[SOURCE PASSAGE — start]
The puppet thing is tied in because my mother, Charlotte Miller, used to write for Sherry Lewis for Lamb Chop. I’ve grown up with puppets, working for the Rick Baker team, obviously, characters. Everything is just married to everything.


Cryptic Rock – It all sounds extremely creative. The more people discover it, the more they will enjoy it. Seeing your background, working with Rick Baker’s company, and being around creatures and such, doing this project, are you a fan of Horror films?
Heidi Holicker – I am a fan of Horror films. I am definitely a Comedy girl. The combination of being a Comedy writer, a Comedy actress, and delving into Horror was such a perfect blend for me.
An American Werewolf in London (1981) and The Exorcist (1973) are my favorite Horror films for many reasons. One, for The Exorcist: I really liked William Friedkin. The other: my old boss, Rick, was an apprentice to Dick Smith on The Exorcist. When I saw it, I was shaking through the whole thing. I didn’t know Rick at that time when I saw it. I was trembling. It was brilliant.
Then, in An American Werewolf in London, the comedy is a combination of brilliant Comedy and Horror. That’s really my sweet spot. Having been exposed to so much Thriller, Horror, and Comedy, The Nutty Professor (1996), and all of the Men in Black movies, working for Rick, it’s just a meld for me.
When you write, when you’re taking a Horror movie, and you’re doing something so unusual as writing a real, actual script. It’s not just sitting in a living room going, “Hey, that was cool. Yeah, scary stuff.” You’re delving in. You’re spending 25 to 30 hours going through every movie and finding the beats and finding why that character needs to kill? Why is that character so unhappy? To find the reasons why gives you a whole new appreciation that I did not have before this experience. But yeah, I do like to be scared. Not in real-life movies, though.
Cryptic Rock – That is what is great about the Horror genre in general. There is the ability to escape reality for the most part. Some Horror movies are really based on reality, especially more modern ones. That is when it gets a little uncomfortable because it feels too real. When you were watching something like An American Werewolf in London, as you said, you suspend your disbelief. It’s fun.
[SOURCE PASSAGE — finish]
[DATA SECTION — start]
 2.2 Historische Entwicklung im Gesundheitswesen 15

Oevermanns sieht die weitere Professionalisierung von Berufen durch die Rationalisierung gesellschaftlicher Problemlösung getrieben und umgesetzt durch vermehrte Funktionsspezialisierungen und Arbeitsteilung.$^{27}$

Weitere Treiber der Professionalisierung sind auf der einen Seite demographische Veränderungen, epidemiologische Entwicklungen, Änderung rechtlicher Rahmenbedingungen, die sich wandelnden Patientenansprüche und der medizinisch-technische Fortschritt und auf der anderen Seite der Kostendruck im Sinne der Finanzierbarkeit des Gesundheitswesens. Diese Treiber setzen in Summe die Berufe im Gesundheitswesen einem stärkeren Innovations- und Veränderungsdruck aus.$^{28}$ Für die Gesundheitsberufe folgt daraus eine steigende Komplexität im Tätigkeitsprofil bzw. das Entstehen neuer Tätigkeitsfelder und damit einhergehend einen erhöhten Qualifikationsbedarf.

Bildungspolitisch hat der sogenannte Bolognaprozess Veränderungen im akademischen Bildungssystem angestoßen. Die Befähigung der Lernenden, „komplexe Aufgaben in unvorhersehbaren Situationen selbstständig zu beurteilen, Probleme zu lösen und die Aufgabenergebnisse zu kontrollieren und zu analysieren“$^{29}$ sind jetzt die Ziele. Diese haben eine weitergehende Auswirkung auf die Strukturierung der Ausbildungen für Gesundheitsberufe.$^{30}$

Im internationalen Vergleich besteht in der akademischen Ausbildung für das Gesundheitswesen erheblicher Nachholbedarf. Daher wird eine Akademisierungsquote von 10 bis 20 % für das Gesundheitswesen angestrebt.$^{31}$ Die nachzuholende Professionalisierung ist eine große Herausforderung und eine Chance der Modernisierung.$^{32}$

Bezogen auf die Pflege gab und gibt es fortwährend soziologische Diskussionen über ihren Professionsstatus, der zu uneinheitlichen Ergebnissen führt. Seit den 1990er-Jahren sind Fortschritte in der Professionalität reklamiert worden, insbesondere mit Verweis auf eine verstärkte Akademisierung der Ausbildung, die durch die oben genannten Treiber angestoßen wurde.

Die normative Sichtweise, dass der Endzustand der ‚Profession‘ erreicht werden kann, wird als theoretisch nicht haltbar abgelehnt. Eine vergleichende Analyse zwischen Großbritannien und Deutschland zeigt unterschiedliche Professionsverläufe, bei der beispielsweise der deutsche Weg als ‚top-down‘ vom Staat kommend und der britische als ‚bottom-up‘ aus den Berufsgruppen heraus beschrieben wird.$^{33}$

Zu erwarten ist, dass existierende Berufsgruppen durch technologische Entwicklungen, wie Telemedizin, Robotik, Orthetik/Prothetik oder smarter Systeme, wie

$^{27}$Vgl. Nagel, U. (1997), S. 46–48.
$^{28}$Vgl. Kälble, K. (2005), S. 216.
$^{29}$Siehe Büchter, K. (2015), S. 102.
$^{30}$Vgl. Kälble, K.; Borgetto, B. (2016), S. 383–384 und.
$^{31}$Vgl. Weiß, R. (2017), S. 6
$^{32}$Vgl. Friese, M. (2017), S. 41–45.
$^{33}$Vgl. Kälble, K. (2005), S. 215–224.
[DATA SECTION — finish]
§ QUESTIONS TO ANSWER:
[1] In the interview, which two films does Heidi Holicker name as her favorite Horror films?
[2] Reproduce the interview word for word from "Heidi Holicker –" to "It was brilliant.".
[3] Carry on the interview with Heidi Holicker from the point at which it stops.
The entries were taken from a separate source.

§ ANSWERS FOR THE TASKS:
[1] An American Werewolf in London (1981) and The Exorcist (1973).

[2]
Heidi Holicker – I am a fan of Horror films. I am definitely a Comedy girl. The combination of being a Comedy writer, a Comedy actress, and delving into Horror was such a perfect blend for me.
An American Werewolf in London (1981) and The Exorcist (1973) are my favorite Horror films for many reasons. One, for The Exorcist: I really liked William Friedkin. The other: my old boss, Rick, was an apprentice to Dick Smith on The Exorcist. When I saw it, I was shaking through the whole thing. I didn’t know Rick at that time when I saw it. I was trembling. It was brilliant.

[3]
Heidi Holicker – In that movie, when you’ve got the Griffin Dunne character, in complete decomposition, just going, “Come on, dude. Just give it up. You’re one of me.” It’s hysterical. I do love being on the couch with all my blankies (gasping). What I find, I stay there. It’s not like it’s a jump scare, and I jump. I literally sit there, won’t move for quite a while. I love it. E.G. Daily, who I haven’t really even mentioned yet, is also brilliant playing Cry. It’s the variance between her and Mimi Torres; it’s truly a privilege.
Cryptic Rock – Scream and Cry Horror Movie Review appears to be a real work of love.
Heidi Holicker – Pure love. As I’ve said recently, a lot of blood, sweat, and a lot of fake blood, sweat, and some tears. We are very lucky to have my buds, my friends, Rick Baker and Rudy Sarzo (Whitesnake, Ozzy Osbourne, Quiet Riot), as well as Academy Award-winning Makeup Artist Howard Berger, Juliet Landau, and Lee Purcell, come and do celebrity promos for us. We filmed this entire thing in three days. You’re talking like a labor of love.

Cryptic Rock – That is dedication! So, will there be more Scream and Cry Horror Movie Review beyond the first 12 episodes?
Heidi Holicker – I sure hope so. It’s absolutely my desire and passion to go into season two. I have lots of really fun ideas.
Cryptic Rock – It would be interesting to see which films you choose to work on next.
Heidi Holicker – I already have a handful of wonderful contenders that would give us the same kind of variety. Let’s get this out there and get a huge audience. We’ve been building and building. We did Son of Monsterpalooza last weekend here in Burbank, which is a huge Horror convention.
Cry’s just sitting in his suitcase downstairs, and he is ready to go. He gave me a rider with all of his requirements now. He only wants French cheese, not regular cheese. It’s like, “Whatever. Cool. Dude, whatever you want. You got it.”